__Extract to read__.
-------------------------
Always remember, Barbara Freer will say afterward, they are chips. Small pieces of wood, round, blue for the five, green for the twenty-five, black for the hundred. There is no connection, there must be no connection, between the mortgage, or the car, and that long row of blacks stacked up twelve to a pile; Johnny Moss, the grand old man of Texas poker, says it plainest, swinging his right arm to show what he means, "You gotta push the chips THIS way." Toward the pot. Betting your intestines, betting your breath away, your face holding nothing.
The dealer, with his moist black pompadour and his low Long Island voice: "Any new recipes, girls?"
Freer, smiling thinly: "Not today."
She leans toward the table, mouth set, elbows wide, fists drumming softly on the felt. She has only one opponent left. Barbara Freer, 42 years old, caterer, cocktail lounge owner, former teen-age regular at the sleepless weekend poker marathons in the old man's place over the Bamboo Room Bar in Toledo, Ohio. She has black curls, high straight eyebrows, and eyes squeezed mean, except when she winks. The card room shutters are closed against daylight. Vegas whines and grinds by daylight, stripped of brilliance; better always to lock away the afternoon, keep it out of the casino. In the casino it is always 3 in the morning, dark and blurry, beginning to sweat. Red velvet ropes hold the tourists at bay and the sound is a clatter of chip against chip, mutterings of private victories, Ace-to-Five Lowball, Seven Card Rass, Deuce-to-Seven Lowball, HOLD-Em, Seven Card High.
The women play Seven Card High. Two cards face down, five face up. One woman will take $12,720 and the title, 1979 World Series of Poker Women's Champion, best in the world until the cards run wrong and it all starts to slide. No one settles, playing poker.
"Deuce," whispers Pat Savoia, watching seventh street, the last deal of the hand. "Such a lot of cards to make another pair, he gives me a dead deuce." Savoia exhales cigarette smoke, teeth clamped. Down to the wrists, her body is still; she cannot quiet her hands. The gold rings dance, dart around the blacks, halving each small pile, splitting, stacking, worrying the chips.
Dealer's hands. The twitch gives them away. Savoia deals poker at Caesar's Palace, graveyard shift, 2 to 10 in the bare Nevada morning. Raise. Call. "She's steamed," someone says softly, watching her face. Freer takes the pot, eyes still hard. Fifty-one women have already dropped from the tournament; now, in this casino, Binion's Horseshoe, where wives take pictures of their husbands standing near a glass-encased million dollars in 10,000-dollar bills, the dark-haired caterer and the blond dealer are playing for the title.
There are women in Las Vegas who live for poker, who wake every day in the gathering heat with the finest hand of the night before still perfect in their memories. That gorgeous 10 that turned a high two pair into a full house and took the pot. Vegas is gracious in its indifference: a woman can fly to this town from anyplace, run a comb through her hair, eat a 69-cent ham-and-eggs breakfast off a paper plate, and find some paid-by-the-hour swing shift job that another woman dumped the night before. Cocktail waitress. Casino cashier. Game starter, to pull in the tourists.
Terry King came from Tulsa, worked for a lawyer while she learned the game, went back once to Tulsa and breathed in the quiet like poison gas, came home to Vegas, and turned into a poker dealer.
-------------------------
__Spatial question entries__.

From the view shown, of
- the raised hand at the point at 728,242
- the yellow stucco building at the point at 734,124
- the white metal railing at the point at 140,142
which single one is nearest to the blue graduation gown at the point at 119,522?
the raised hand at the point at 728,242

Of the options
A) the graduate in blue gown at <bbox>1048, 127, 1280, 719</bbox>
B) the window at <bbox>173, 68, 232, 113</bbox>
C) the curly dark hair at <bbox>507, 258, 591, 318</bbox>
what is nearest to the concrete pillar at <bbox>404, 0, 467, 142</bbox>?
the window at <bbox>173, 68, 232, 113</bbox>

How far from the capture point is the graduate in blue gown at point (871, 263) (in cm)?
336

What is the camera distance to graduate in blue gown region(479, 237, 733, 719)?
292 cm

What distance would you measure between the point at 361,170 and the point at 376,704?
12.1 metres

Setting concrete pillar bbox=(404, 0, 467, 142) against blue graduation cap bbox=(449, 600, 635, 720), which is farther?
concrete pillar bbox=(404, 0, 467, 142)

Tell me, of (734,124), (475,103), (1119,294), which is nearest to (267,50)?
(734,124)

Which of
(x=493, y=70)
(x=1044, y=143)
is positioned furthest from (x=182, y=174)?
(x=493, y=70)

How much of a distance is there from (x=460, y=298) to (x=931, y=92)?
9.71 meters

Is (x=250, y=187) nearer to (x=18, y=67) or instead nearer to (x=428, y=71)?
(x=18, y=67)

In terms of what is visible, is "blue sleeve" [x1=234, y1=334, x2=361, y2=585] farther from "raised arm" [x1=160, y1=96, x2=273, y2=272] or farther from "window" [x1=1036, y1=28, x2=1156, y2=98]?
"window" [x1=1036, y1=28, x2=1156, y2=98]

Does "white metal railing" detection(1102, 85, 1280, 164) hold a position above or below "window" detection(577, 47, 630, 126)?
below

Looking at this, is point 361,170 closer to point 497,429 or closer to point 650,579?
-------------------------
__Directions__. Write the next part of the piece on women's poker in Las Vegas, picking up after its last sentence. The records have nothing to do with the piece on women's poker in Las Vegas.

__Written answer__.
Jane Lavelle-Drache came from England with a theater troupe performing Strindberg's "Miss Julie," married a professional poker player, and learned to make a living off gamblers who looked up from a card table and saw a beautiful woman with large brown eyes sitting down to join the game.
Mae, mid-40s, left her husband in Houston and came to Vegas, "only place I knew to get lost," works in a cashier's cage, and still likes to talk about the time she sat three whole days in a poker game because she was $1,500 in the hole and by God she was going to get a streak before she got up from that table. "Bill says, "How long you been here?" I says, "I don't know, Bill, couldn't tell you." He brought me a steak. You get struck enough, you're gonna sit here until you feel like you're gonna get a streak on. I got a streak on. Won all my money back in 30 minutes." And took it home, and put it aside, and brought it in the next night to ante up for poker.
Mouthing the words, shaking her head, Savoia looks out across the red velvet ropes: "She beat me." But not yet. All Savoia's chips are in the pot and everything depends on the call; if she loses, she has lost the tournament. If she wins she can stick out another hand and hope for a streak. Freer shows a pair of fives; the cameras move in. Savoia smiles, flips her cards: nines and eights, two pair. Patty Savoia, 33 years old, divorced, former waitress, afraid of fast cars and skiing and depp water....
.... And ferris wheels.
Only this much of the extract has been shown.